- [EXERCISE REQUIREMENTS] Using the records below, copy every line that holds the string "tasks".

(Collected data entries)
········

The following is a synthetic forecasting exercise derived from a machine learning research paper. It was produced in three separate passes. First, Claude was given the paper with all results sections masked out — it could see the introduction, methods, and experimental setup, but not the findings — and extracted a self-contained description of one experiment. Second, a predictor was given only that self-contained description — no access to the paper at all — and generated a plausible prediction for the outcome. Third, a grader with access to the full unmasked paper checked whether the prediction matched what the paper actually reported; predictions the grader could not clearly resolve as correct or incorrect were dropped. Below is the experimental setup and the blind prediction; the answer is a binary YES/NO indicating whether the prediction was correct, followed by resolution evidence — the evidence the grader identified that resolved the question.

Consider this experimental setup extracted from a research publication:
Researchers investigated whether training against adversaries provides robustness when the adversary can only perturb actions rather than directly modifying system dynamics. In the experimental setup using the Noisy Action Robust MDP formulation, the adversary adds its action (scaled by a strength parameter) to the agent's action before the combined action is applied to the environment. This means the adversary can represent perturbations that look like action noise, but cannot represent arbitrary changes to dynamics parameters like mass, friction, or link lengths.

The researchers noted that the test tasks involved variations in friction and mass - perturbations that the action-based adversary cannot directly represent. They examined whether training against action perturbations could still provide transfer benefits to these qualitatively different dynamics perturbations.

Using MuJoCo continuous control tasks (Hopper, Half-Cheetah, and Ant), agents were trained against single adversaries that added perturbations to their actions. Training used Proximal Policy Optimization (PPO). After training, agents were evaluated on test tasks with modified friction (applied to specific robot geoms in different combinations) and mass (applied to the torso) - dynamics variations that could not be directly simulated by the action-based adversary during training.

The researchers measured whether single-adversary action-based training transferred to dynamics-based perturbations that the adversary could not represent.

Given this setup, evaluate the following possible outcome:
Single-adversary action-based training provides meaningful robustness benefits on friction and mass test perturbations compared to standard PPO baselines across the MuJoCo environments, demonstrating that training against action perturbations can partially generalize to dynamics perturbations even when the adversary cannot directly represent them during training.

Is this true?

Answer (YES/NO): NO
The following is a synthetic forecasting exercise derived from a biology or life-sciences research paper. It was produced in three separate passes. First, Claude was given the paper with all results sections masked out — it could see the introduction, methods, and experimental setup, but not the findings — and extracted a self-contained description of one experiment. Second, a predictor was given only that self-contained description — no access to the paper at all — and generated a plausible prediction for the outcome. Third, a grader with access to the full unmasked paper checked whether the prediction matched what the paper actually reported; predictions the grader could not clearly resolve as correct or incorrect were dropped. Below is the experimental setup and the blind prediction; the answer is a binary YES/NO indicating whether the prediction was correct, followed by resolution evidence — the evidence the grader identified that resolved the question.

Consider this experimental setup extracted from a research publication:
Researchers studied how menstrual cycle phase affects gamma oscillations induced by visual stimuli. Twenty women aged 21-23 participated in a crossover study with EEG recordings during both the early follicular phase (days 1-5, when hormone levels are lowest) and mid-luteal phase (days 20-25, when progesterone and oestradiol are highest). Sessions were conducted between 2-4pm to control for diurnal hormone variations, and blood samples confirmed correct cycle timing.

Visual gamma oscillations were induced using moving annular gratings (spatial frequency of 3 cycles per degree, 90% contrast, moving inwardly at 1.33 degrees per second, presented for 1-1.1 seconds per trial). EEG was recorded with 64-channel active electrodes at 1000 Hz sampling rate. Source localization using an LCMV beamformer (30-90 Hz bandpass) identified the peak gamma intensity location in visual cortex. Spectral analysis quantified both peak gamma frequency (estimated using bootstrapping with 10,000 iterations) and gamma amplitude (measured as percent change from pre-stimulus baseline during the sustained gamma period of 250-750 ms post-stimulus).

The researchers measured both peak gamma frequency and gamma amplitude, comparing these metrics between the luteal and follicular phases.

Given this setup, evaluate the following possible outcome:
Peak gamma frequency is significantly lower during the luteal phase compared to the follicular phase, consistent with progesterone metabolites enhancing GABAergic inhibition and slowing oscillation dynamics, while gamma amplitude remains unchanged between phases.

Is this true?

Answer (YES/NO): NO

········

- [EXPECTED ANSWER]
The researchers noted that the test tasks involved variations in friction and mass - perturbations that the action-based adversary cannot directly represent. They examined whether training against action perturbations could still provide transfer benefits to these qualitatively different dynamics perturbations.
Using MuJoCo continuous control tasks (Hopper, Half-Cheetah, and Ant), agents were trained against single adversaries that added perturbations to their actions. Training used Proximal Policy Optimization (PPO). After training, agents were evaluated on test tasks with modified friction (applied to specific robot geoms in different combinations) and mass (applied to the torso) - dynamics variations that could not be directly simulated by the action-based adversary during training.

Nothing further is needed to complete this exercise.